## #43 Confounding, part 1

The topic of confounding is high on the list of most confounding topics in introductory statistics. Dictionary.com provides these definitions of confound (here):

- to perplex or amaze, especially by a sudden disturbance or surprise; bewilder; confuse:
*The complicated directions confounded him.* - to throw into confusion or disorder:
*The revolution confounded the people*. - to throw into increased confusion or disorder
- to treat or regard erroneously as identical; mix or associate by mistake:
*Truth confounded with error.* - to mingle so that the elements cannot be distinguished or separated
- to damn (used in mild imprecations):
*Confound it!*

Definition #5 comes closest to how we use the term in statistics.

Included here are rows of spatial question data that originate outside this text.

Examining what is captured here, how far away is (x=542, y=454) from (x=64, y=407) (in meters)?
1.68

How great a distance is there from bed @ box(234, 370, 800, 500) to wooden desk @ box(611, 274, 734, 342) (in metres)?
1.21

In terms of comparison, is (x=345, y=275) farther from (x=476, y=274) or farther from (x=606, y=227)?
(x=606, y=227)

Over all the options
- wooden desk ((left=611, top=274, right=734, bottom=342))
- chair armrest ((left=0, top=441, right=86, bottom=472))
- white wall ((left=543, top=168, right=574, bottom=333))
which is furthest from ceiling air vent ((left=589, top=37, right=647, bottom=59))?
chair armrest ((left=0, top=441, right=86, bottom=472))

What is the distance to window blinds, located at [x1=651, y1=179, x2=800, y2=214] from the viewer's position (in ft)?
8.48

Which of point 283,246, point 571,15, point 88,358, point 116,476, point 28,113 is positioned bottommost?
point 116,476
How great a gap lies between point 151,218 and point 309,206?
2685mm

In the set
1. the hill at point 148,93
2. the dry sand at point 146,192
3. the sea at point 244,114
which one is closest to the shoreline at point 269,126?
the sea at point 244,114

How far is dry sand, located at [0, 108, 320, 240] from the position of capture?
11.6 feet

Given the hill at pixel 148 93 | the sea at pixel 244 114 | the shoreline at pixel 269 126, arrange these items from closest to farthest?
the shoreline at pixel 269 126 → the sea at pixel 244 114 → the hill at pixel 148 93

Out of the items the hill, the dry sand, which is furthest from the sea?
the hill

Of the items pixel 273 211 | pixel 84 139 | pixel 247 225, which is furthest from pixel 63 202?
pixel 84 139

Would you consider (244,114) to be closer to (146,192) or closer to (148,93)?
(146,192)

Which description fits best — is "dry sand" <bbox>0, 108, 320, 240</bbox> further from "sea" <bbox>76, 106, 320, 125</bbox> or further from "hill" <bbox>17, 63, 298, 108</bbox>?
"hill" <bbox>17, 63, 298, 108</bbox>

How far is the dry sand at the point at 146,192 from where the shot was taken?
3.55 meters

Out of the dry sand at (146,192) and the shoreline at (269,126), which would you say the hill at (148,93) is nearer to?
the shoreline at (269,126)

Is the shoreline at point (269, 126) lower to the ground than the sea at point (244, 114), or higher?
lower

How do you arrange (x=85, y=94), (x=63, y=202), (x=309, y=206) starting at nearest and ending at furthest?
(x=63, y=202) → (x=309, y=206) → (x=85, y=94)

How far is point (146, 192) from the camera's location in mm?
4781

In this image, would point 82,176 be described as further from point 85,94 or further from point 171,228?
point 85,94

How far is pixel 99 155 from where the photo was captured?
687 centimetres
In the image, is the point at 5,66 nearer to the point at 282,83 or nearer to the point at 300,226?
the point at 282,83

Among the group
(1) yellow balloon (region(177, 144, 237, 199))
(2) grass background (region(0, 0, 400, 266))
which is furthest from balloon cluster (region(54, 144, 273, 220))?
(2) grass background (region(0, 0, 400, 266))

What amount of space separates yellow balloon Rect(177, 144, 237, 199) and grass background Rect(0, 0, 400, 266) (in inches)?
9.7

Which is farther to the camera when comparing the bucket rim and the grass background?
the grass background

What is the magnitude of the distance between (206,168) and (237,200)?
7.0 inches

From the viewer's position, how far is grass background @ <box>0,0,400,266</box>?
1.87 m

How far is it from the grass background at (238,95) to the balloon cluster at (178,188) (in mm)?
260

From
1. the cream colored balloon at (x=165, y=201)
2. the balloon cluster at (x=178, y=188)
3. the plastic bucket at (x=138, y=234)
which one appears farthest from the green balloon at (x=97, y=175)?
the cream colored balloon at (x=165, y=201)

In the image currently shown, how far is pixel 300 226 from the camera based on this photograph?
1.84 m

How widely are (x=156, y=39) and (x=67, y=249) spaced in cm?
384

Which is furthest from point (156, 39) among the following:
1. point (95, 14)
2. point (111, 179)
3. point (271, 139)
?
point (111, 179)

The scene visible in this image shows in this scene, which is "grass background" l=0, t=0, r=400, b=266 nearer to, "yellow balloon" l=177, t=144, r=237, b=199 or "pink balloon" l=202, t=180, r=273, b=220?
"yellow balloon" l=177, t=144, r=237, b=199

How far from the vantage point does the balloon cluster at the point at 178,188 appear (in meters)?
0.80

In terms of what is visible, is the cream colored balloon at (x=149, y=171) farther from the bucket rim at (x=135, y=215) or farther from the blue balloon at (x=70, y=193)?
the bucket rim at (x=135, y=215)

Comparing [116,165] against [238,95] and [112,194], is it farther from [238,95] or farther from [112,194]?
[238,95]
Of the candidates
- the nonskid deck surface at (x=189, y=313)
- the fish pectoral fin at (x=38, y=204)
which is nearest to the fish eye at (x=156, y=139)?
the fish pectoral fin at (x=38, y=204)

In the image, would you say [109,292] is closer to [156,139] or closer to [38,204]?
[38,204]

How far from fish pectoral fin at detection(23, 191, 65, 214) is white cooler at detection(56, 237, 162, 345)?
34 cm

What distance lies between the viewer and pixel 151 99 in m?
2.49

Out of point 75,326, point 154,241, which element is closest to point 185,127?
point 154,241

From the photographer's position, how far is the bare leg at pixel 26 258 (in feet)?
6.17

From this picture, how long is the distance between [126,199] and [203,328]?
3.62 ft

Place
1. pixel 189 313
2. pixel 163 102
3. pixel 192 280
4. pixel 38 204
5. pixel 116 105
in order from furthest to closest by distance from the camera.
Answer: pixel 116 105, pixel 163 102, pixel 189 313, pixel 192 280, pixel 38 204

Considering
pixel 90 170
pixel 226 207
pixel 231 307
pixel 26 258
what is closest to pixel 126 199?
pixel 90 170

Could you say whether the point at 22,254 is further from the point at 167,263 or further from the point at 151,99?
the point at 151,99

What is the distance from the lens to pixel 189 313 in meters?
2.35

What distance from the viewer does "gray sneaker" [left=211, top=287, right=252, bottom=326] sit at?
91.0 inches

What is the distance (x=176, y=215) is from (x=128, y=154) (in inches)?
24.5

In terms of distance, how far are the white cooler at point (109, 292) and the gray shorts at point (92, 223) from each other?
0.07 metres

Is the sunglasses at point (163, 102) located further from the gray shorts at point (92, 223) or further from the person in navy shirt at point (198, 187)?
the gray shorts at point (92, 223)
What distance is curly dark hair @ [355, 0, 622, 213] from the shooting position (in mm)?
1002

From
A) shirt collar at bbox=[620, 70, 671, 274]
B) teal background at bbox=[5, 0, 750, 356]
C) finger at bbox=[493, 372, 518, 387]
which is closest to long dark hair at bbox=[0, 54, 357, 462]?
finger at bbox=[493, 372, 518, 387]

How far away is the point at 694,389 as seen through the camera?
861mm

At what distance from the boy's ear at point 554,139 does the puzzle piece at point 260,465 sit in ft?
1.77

Unfortunately, definitions #1, #2, and #3 describe what the topic does to many students, some of whom respond in a manner that illustrates definition #6.

In this post I will present two activities that introduce students to this important but difficult concept, along with some follow-up questions for assessing their understanding. One example will involve two categorical variables, and the other will feature two numerical variables. As always, questions that I pose to students appear in *italics*.

I have used a variation of the following example, which I updated for this post, for many years. I hold off on defining the term *confounding *until students have anticipated the idea for themselves. Even students who do not care about sports and know nothing about basketball can follow along.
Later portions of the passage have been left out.